Case Studies

Child drug runners are victims

by Mark Rowe

Sexual exploitation, ‘county lines’ drug running and other forms of child criminal exploitation affect all areas – urban, rural, affluent as well as deprived. Child victims come from a range of backgrounds. And while the most vulnerable are obvious targets for gangs, there are examples of private school children being groomed too. So says a thematic report, from inspectorates Ofsted, HMI Constabulary and Fire & Rescue Services (HMICFRS), the Care Quality Commission (CQC) and HMI Probation.

Inspectors found that some partners do not have a grip on the scale of criminal exploitation in their area. Poor intelligence-sharing sometimes hampers wider recognition and understanding of criminal exploitation, and, in turn, the ability to effectively respond to children; who should be seen as victims, not perpetrators. Children are often being groomed or tricked into working before they recognise the dangers, and often before parents or professionals realise what is happening. The report calls for a whole system approach, and asks all agencies to get the basics right.

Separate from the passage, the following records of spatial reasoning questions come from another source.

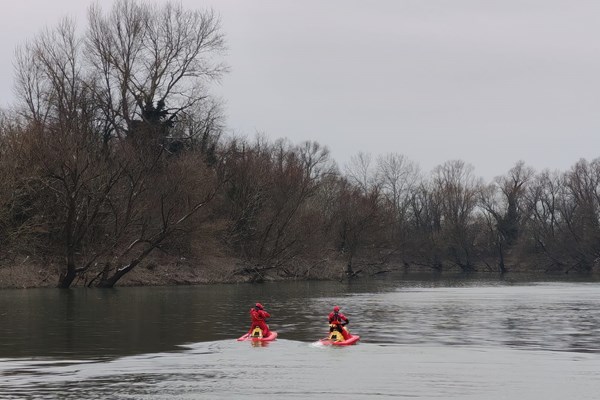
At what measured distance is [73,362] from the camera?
Result: 24.2 m

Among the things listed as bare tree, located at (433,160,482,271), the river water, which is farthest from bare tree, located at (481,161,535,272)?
the river water

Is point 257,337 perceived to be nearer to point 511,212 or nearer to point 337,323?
point 337,323

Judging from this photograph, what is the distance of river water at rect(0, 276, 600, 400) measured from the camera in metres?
20.2

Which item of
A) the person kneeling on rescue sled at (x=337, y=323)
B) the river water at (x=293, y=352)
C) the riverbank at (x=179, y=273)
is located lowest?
the river water at (x=293, y=352)

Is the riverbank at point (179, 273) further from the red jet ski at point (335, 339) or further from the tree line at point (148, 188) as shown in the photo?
the red jet ski at point (335, 339)

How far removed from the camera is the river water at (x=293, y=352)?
20.2 meters

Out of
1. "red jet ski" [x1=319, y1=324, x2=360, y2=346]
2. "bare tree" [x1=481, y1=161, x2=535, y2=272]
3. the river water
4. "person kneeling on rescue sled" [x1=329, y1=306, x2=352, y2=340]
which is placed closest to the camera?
the river water

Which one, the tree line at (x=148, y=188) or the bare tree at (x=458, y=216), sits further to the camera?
the bare tree at (x=458, y=216)

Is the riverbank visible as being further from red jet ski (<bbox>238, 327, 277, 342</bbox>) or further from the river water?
red jet ski (<bbox>238, 327, 277, 342</bbox>)

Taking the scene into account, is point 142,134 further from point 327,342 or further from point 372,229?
point 327,342

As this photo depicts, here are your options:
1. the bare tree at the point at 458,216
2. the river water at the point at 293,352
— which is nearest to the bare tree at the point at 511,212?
the bare tree at the point at 458,216

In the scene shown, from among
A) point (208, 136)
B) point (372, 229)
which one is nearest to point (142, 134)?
point (208, 136)

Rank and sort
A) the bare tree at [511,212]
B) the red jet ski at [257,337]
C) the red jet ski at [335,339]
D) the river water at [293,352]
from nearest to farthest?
the river water at [293,352]
the red jet ski at [335,339]
the red jet ski at [257,337]
the bare tree at [511,212]

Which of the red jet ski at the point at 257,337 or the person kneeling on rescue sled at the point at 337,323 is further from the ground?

Wendy Williams, Her Majesty’s Inspector of Constabulary, said: “Criminally exploited children can only get the help they need when they’ve been recognised as a victim. We’ve found that when frontline officers handle cases involving children suspected of a criminal offence, they can be too quick to accept what they see at face value. Instead of seeing a vulnerable child in desperate need, they can see a criminal in the making. When officers ask the right questions – is this child being exploited? Are they at risk? – they can take the right steps to keep children safe and bring the real perpetrators to justice.”

Prof Ursula Gallagher, Deputy Chief Inspector at the Care Quality Commission (CQC) and lead for children’s health and safeguarding, said: “Healthcare professionals and anyone working with children have a responsibility to look for the signs of exploitation, to use their curiosity and compassion, and not judge a child for their behaviour or the situation they are in. This is why we work with other regulators to test how well individual parts of a system are working together to protect children and young people and to make clear what we expect of a high-performing area.

“But it doesn’t stop there. Services and systems as a whole need to consider how they share what they know with people working beyond their own locality, because people exploiting children do not limit their activity by geographical boundaries, and important safeguarding information must be able to follow children in order to protect them.”

Police forces inspected admitted that it was still possible that children could be prosecuted, despite clear evidence that they were being exploited.

Some background

The report is about the findings from three joint targeted area inspections, carried out in the spring of 2018, which examined ‘the multi-agency response to older child exploitation and children missing from home, care or education’. It is an addendum to the HMIC 2016 report: ‘‘Time to listen’ – a joined up response to child sexual exploitation and missing children’. The areas inspected were Greenwich, Southend-on-Sea and Dorset.